Estratto della fonte →

Recensione: Stephen Hawking – Leonard Mlodinow, Il grande disegno, Mondadori

Stephen Hawking – Leonard Mlodinow, Il grande disegno
Perché non serve Dio per spiegare l’universo
Mondadori, pp. 171, euro 20
Traduzione Tullio Cannillo
     Una proposizione può solo dire come una cosa è,
      non che cosa essa è
Wittgenstein, Tractatus
Quest’ultimo libro di uno degli scienziati contemporanei più popolari a livello mediatico – Stephen Hawking è quello che ha scritto Dal Big Bang ai buchi neri, uno dei più noti testi di divulgazione delle teorie cosmologiche – mantiene l’abituale, prettamente anglosassone, livello di chiarezza espositiva di tematiche nient’affatto facili da esporre chiaramente anche se alla fine cade ingenuamente nell’atteggiamento metafisico che si propone di criticare nel sottotitolo. Ma andiamo con ordine.
     C’è il consueto cappello storico dove vengono presentate le varie vicende che hanno portato l’umanità da un mondo spiegato quasi interamente in termini magici ad un mondo dove domina la spiegazione scientifica, quella che usa il nesso causa-effetto. Questo percorso ha condotto l’uomo a rendersi conto che la sua visione della realtà non è mai pura, ma profondamente legata alla teoria che sceglie di adottare per descrivere la realtà stessa: “non esiste alcun concetto di realtà indipendente dalla descrizione o dalle teorie” (p. 39). Questa posizione è in profondo disaccordo con quella assunta dal mondo scientifico fino all’epoca di Einstein ma si giustifica pienamente con la nascita della teoria quantistica. Questa teoria è quella parte di fisica che si occupa di descrivere l’infinitamente piccolo; tramite essa il soggetto entra a pieno titolo nella definizione della realtà del fenomeno.

Materiale fornito →
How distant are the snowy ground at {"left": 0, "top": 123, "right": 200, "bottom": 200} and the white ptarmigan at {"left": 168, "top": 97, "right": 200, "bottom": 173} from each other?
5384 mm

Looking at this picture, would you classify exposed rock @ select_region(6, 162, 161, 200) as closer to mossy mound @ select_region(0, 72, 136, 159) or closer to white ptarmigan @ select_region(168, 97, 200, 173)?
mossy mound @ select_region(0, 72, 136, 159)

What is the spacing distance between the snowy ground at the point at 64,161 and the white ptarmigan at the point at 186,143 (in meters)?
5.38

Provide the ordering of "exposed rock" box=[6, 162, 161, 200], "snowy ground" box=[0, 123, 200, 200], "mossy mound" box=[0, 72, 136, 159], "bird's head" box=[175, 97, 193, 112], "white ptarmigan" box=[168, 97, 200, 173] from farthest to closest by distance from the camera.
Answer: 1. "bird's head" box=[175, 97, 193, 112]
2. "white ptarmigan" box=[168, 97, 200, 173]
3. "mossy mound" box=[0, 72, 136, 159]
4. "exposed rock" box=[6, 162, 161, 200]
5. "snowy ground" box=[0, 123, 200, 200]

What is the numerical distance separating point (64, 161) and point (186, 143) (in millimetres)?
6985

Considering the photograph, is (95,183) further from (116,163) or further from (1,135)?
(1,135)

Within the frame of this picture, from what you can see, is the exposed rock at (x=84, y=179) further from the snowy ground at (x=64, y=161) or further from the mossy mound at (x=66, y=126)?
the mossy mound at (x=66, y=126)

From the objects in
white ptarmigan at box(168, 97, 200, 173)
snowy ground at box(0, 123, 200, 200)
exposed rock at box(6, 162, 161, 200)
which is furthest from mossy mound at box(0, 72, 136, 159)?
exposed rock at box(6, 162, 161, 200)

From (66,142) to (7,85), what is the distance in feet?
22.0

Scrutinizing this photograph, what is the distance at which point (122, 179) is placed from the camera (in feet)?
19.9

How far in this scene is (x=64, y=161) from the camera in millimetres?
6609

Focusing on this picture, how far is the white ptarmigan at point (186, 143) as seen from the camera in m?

Obiettivo → Prosegui la recensione de Il grande disegno subito dopo la sua ultima frase.

Risposta al compito →
     Senza entrare nei dettagli – per quelli c’è il libro, dove si parla diffusamente di Feynman e dei suoi esperimenti – riassumiamo dicendo che la fisica quantistica sostiene l’impossibilità di stabilire in maniera univoca la posizione occupata da una particella nella sua traiettoria da A a B; questo dato risulta dal perfezionamento dell’esperimento delle due fenditure, effettuato per la prima volta nel 1927. Dagli sviluppi di questo esperimento Feynman trasse gli elementi per formulare una teoria unitarie delle forze elettromagnetiche (QED). Dato che l’universo macro è dominato dalle forze elettromagnetiche unite alla forza di gravità, le teorie più recenti per la descrizione dell’universo sfruttano ampiamente l’indeterminatezza offerta da questa impostazione.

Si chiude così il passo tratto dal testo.